Good news is hard to find for Trump
OAMHINGTON >> President Trump has failed America on the most pressing issues facing our country and its people.
He has, first and foremost, failed to deal with the coronavirus pandemic, refusing to adequately address a deadly illness that still threatens the lives of millions of Americans.
When the virus first struck the U.S., Trump casually dismissed the threat, saying it would miraculously disappear in a short time.
He refused to wear a face mask whenever he went before crowds of voters, even though medical experts said it was the most effective defense against the deadly disease.
When he, the first lady and others in his family, along with members of his staff, were infected by the virus, people thought that might change his mind and his approach. But it didn’t. He ended up in the hospital for treatment before bouncing back as active, eager and motivated as ever.
Yet he found a thorny thicket of problems awaited him as soon as he returned to the West Wing.
According to the U.S. Labor Department, over 64 million American citizens have filed first-time unemployment claims since the pandemic began in this country in March, including another 898,000 last week.
A Pew Research Center survey finds that, overall, 1 in 4 adults have had trouble paying their bills since the coronavirus outbreak hit the U.S., and about one-third of those surveyed have had to dip into their savings or retirement accounts to make ends meet.
About 1 in 6 adults told Pew that they have had to borrow money from friends or family or received food from a food bank. And 25 percent of adults said they or someone in their household had been laid off or lost their job as a result of the coronavirus outbreak.
Mom-and-pop shops have had to close their businesses, along with chain stores employing thousands across the country. The overall unemployment rate for September fell to 7.9 percent, down from 8.4 percent in August, the Labor Department reported last week, though the U.S. labor force’s growth in the current 10-year period is projected to be smaller than in the previous 10-year period between 2002 and 2012.

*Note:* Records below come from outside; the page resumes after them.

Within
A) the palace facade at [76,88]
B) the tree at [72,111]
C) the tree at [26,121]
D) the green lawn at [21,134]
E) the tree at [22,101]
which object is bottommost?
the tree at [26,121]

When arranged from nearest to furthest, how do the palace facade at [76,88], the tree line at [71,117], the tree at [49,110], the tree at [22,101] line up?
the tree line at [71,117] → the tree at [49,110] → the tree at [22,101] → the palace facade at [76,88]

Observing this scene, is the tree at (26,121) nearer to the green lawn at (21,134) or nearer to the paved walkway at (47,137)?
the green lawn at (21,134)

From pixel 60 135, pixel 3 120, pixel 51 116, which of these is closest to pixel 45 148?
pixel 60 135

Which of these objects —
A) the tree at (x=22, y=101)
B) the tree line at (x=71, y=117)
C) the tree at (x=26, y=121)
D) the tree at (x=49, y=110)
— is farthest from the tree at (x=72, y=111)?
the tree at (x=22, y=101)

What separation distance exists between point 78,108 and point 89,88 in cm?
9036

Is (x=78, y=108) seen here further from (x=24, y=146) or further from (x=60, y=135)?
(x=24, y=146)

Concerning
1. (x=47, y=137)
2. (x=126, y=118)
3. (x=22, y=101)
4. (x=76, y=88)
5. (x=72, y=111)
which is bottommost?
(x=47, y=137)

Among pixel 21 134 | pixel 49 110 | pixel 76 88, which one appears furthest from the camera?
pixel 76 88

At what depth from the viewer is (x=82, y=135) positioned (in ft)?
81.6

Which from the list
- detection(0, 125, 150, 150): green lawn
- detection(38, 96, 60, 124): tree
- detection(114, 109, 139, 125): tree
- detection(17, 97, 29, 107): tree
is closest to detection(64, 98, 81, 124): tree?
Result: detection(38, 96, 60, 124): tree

Meantime, the total number of coronavirus cases in the U.S. was approaching 8 million this week, with the lives of 217,000 Americans already lost, according to Johns Hopkins University.
“America’s doctor,” Anthony Fauci, the nation’s leading expert on infectious disease, has long been warning us to “hunker down significantly more than we as a country are doing.”
Trump has often angrily disagreed with him, even tweeting months ago that “We cannot let the cure be worse than the problem itself.”
At the time, the president was rejecting social distancing and masks, and urging businesses and bars to reopen and promoting huge rallies in support of his reelection.
Six months on, his message remains much the same.
The gruesome result has been a viral explosion of needless deaths.